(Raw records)
+===+

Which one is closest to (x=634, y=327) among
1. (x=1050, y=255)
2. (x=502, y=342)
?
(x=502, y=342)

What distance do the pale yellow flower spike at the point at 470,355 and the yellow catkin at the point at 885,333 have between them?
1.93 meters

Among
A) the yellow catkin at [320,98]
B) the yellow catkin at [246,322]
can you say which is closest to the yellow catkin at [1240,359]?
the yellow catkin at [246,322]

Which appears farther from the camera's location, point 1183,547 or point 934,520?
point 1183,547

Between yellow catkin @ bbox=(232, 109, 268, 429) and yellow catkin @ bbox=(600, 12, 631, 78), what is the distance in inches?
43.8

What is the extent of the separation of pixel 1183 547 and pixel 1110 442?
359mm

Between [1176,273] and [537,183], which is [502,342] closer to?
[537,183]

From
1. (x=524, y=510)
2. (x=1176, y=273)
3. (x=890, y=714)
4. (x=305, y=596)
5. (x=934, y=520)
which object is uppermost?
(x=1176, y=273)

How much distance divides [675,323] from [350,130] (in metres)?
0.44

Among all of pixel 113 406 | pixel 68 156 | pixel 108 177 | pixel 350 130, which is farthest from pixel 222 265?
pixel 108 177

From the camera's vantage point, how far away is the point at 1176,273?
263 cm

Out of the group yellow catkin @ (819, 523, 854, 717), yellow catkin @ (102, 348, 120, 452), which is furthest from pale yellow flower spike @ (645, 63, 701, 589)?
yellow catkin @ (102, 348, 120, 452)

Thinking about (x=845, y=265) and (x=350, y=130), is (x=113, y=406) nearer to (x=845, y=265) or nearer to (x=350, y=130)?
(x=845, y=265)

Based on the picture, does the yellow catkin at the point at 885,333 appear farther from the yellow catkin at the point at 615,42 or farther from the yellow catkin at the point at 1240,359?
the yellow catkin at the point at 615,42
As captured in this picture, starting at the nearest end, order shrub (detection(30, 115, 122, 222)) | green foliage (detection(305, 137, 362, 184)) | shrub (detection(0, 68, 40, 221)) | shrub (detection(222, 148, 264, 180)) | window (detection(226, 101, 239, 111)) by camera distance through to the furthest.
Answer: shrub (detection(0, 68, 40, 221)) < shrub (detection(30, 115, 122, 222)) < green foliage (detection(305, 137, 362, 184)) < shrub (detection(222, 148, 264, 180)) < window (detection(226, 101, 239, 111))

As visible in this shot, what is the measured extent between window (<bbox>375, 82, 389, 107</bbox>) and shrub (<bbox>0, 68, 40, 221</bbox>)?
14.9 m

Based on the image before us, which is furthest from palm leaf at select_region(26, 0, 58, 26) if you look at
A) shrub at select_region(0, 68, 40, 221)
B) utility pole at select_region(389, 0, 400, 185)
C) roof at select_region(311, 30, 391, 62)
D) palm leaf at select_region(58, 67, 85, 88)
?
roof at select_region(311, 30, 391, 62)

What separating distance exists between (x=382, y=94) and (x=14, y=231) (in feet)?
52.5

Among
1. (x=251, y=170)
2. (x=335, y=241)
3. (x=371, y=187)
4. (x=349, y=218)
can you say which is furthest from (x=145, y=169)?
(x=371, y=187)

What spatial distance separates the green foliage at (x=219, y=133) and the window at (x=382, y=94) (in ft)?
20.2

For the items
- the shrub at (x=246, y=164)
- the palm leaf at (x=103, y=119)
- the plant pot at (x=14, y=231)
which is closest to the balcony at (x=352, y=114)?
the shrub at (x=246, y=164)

+===+

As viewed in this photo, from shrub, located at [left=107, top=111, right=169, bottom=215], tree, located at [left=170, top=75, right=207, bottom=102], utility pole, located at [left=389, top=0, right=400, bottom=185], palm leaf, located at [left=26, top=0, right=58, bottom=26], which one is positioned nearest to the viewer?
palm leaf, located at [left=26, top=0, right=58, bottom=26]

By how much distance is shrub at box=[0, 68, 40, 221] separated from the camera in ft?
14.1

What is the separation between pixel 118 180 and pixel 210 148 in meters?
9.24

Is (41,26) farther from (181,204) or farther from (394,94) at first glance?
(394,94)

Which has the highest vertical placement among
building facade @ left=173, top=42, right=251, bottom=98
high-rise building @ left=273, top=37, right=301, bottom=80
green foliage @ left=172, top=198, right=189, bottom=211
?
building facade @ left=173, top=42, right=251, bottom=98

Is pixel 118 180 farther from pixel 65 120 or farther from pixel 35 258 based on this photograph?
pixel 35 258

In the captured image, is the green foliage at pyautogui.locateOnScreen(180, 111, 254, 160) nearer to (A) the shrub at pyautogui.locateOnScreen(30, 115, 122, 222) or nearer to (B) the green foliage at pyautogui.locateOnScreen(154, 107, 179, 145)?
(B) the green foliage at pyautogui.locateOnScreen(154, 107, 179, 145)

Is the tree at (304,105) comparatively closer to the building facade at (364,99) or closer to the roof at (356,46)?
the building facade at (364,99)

+===+

YOUR OBJECTIVE: Copy out again the lines from the one containing "Which one is closest to (x=634, y=327) among" through the one containing "1.93 meters", with both of those lines included.

WORKED ANSWER:
Which one is closest to (x=634, y=327) among
1. (x=1050, y=255)
2. (x=502, y=342)
?
(x=502, y=342)

What distance do the pale yellow flower spike at the point at 470,355 and the yellow catkin at the point at 885,333 have between them?
1.93 meters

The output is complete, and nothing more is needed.